Tackling agri-food challenges at the genomic level

With funding now secured, a number of researchers at the University of Saskatchewan (U of S) will begin work on large-scale agri-food projects designed to address big challenges at the smallest level. 

By University Communications

Genome Canada announced July 21 that four projects led by or involving U of S researchers would receive a total of $33.6 million as part of its Genomics and Feeding the Future competition. That competition called on researchers to use the study of genes and their functions to address challenges and opportunities related to global food safety, security and production. The results are also expected to contribute to Canada's bioeconomy.

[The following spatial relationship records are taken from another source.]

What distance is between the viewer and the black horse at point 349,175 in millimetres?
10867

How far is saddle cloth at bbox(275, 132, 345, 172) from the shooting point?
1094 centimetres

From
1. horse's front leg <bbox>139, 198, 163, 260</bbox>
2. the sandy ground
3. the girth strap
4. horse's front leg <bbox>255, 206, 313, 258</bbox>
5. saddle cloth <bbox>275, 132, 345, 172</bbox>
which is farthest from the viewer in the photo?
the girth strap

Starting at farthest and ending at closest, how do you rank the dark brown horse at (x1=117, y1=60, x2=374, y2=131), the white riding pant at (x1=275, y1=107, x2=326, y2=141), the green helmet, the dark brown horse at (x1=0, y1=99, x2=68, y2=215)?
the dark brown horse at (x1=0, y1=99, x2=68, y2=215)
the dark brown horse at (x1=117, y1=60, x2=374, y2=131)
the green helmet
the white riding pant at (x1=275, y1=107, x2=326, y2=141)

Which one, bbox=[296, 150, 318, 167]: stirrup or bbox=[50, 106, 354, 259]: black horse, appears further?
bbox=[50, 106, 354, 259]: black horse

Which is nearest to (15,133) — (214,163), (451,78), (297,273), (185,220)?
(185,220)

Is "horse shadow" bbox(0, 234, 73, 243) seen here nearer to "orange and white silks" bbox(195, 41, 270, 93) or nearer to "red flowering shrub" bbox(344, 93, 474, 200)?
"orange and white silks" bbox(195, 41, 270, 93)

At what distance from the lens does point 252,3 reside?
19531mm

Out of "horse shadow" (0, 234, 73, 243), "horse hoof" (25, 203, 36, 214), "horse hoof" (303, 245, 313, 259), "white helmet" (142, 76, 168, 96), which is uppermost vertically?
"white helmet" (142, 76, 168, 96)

In the U of S College of Agriculture and Bioresources, plant science professors Kirstin Bett and Albert Vandenberg will head an $7.9-million project designed to determine the genetics underlying the ability of lentils to grow in different environments around the world. They will also look to build a strategy to increase Canadian lentil production by three per cent, which equates to a $550-million increase in export revenues for Canada.

Looking at another major Canadian crop—wheat—will be Curtis Pozniak, also a professor of plant sciences. He is co-leading an effort to develop tools to help plant breeders design wheat strains that are more productive and resistant to disease, pests, heat and drought. Pozniak's project received $8.5 million.

With an eye to increasing the international competitiveness of Canada's pork industry, John Harding, professor of swine production medicine at the Western College of Veterinary Medicine, will co-lead a $9.8-million project with colleagues in Alberta to create genomics tools to select pigs that are more tolerant of, or resistant, to multiple diseases. Those tools will also allow producers to manage the nutritional content of feed to optimize pig's health, resulting in reduced use of antibiotics.

Andrew Potter, director of VIDO-InterVac, is co-leading the fourth project, a $7.4-million effort to develop vaccines against two infectious diseases in cattle—Johne's disease and bovine tuberculosis. The research will involve using genomic technology to identify proteins that can stimulate an immune response to the diseases in cattle. There will also be a new diagnostic developed that will differentiate vaccinated from infected animals.

The funding was announced at an event on the U of S campus involving federal and provincial government officials, U of S representatives and industry partners.